Fly fishers are a very particular bunch. The vast majority like what they like, and have what they need. When it comes to giving gifts this puts the non-fly fishing buyer in a quandary. You could ask for a specific list, and then just do the buying for them. Or you can hop on Amazon, type in “fly fishing,” and hope you don’t end up with something they’ll have to pretend they are happy to receive.

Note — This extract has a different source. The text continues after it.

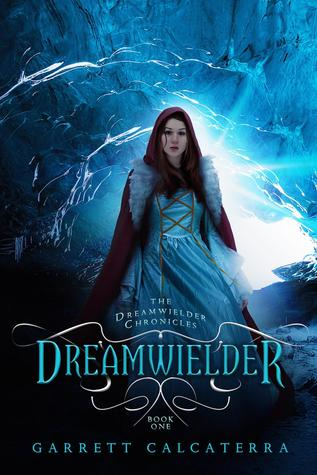 Dreamwielder, Book I of The Dreamwielder Chronicles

Giving gifts is supposed to be fun, meaningful, and thoughtful. Getting it right and seeing the recipient’s reaction of joy and surprise is great. There are some things that you can get a finicky fly fisher if you don’t fly fish and still get that kind of response. I’ve put together a list of some universal, high quality items that nearly every angler would enjoy using. Even in the chance that they already have it, a duplicate would probably be appreciated. Hopefully this will be a helpful way for you to get started shopping… or an opportunity to forward an article to give that certain someone a hint.
I haven’t received any compensation from any of the companies listed below. Additionally, there are dozens of other great companies that make and sell similar products that are worth checking out.

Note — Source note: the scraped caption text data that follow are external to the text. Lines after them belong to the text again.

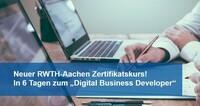 Digital Business Developer | Die Weiterbildung mit Aufstiegsgarantie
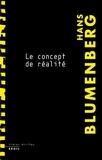 Hans Blumenberg - Le concept de réalité.
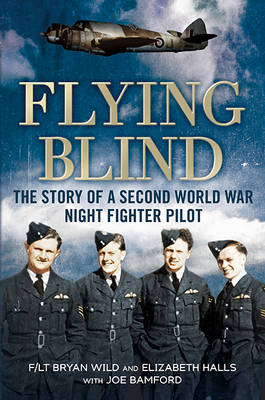 Flying Blind: The Story of a Second World War Night-Fighter Pilot (Hardback)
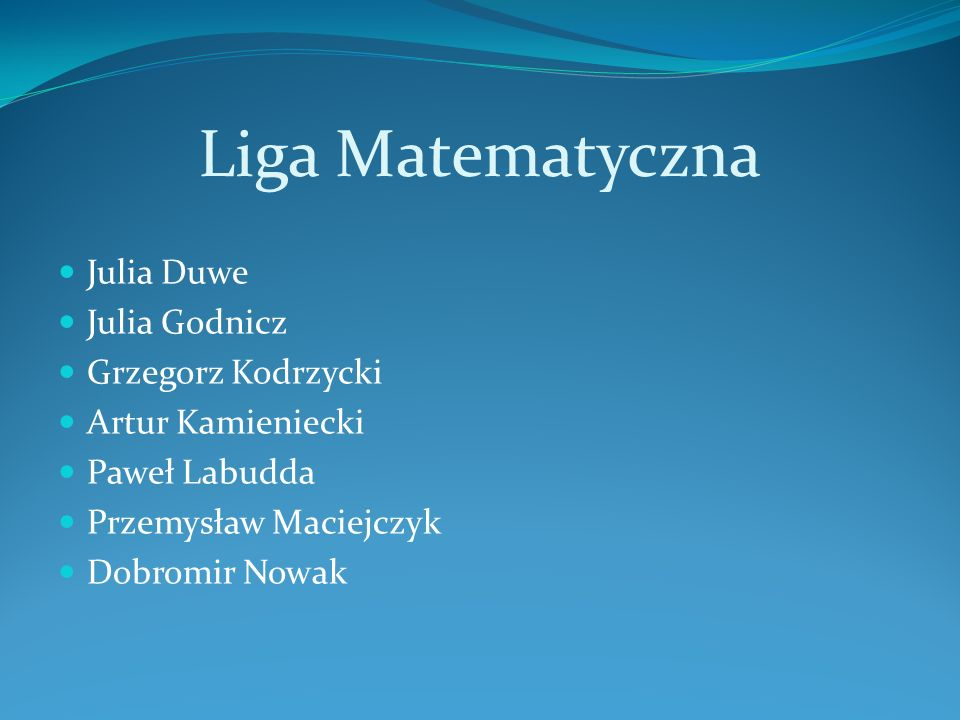 Liga Matematyczna Julia Duwe Julia Godnicz Grzegorz Kodrzycki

Flies from Postfly Buying flies for someone is a lot like buying them gourmet food. You might get them something they’d never buy for themselves, but they’ll inevitably end up using it. You could make your way to a fly shop and hope that whoever is working will take the time to ask all the pertinent questions, but even then you might not have all the answers. Postfly’s monthly service is a great option. Not only is there the fun of looking forward to a monthly surprise, but their product is top notch. You only need to know if your recipient likes to fish for trout, bass, steelhead, or one of two saltwater options (tying materials is also a choice). There are a lot of options for how much/how long to buy, but it boils down to one shipment ($15) or terms of three months ($41), six months ($77), or a year ($144). The flies are diverse, high quality, and accompanied by other various goodies any fisherman will enjoy and use.
Layers from Smartwool Getting socks and underwear for Christmas has been a comic trope for ages. To the contrary, fly fishers and outdoor enthusiasts in general have a real appreciation for socks and underwear. Smartwool is known widely for their socks, but they also make some of the best base layers out there. Combining natural fibers that have been proven for millennia with modern materials and technology, these are undies that will make the angler wonder why they haven’t been using them for years. A good pair of socks for use under waders or on the trail is the Hunt Extra Heavy Crew ($24). Something that will work for three seasons on the water and off is the Men’s PhD Light Zip T ($95).
Bottles from Hydro Flask “How much for a water bottle!?” That might be your first question. But rest assured, Hydro Flask is worth every penny if you or the person you are buying for likes keeping hot things hot and cold things cold. My favorite Hydro Flask anecdote comes from this past summer. I filled my bottle up with water from the fridge, eschewing ice. I left it on the seat of my car in the morning, with my car parked in direct sunlight for over six hours. When I went to take a drink, the lip of the bottle was almost too hot to put my mouth to – but the water was still cold. That made me a believer. I like the 24oz Narrow Mouth ($30) because it won’t splash when you sip, and it fits in virtually all cup holders. Some of the smaller sizes will fit in a vest, sling pack, or belt for use while fishing.
Versatile Storage from Vedavoo If not for the brand in question, this might be the riskiest gift on the list. The number of packs and accessories for fly fishers to choose from these days is ridiculous, with manufactures making adjustments and special features down to the nth degree. Realistically an angler could use a single pack more than any one particular fly rod, so getting it right is essential. Vedavoo gets it right. Simple, durable, and functional are the hallmarks of this company. Something like the TIghtlines Sling Pack ($109) might seem like an accessory or change of pace to a fly fisher’s normal pack, but using it a few times will earn it a place of prominence for quick trips and hikes into the backcountry. Smaller storage options, like the Pinch Pouch ($10-14) are incredibly versatile and will replace much less effective and cheaper options the angler is already using.
Something Lavish from Orvis Okay, this is the riskiest gift in the list. If the person you are shopping for is an avid fly fisherman who has everything, you could take a stab with one of the ideas above. But if you want to go for the gold and get them something that they might use for the rest of their life and potentially hand down to their kids, you could spend some extra money and pick something from Orvis’ “Unique Sporting Gifts” catalog. A handcrafted and personalized River Series Wooden Fly Box ($149-259) is as functional as it is beautiful, and would be perfectly suited for use on the stream or to display “trophy” flies. A knife like the Helle Harding ($149) is more distinguished than a traditional pocket knife, and is a serviceable and comfortable blade to carry on the water for any and all uses. Sure, there are a myriad of small name and boutique artisans that make things like this. I say track them down and give them a shot. The good thing about Orvis is that, with the exception of some personalized items, they’ll exchange the gift if the recipient is less than enthused to receive something like a Handcarved Fence-Post Duck ($119-229).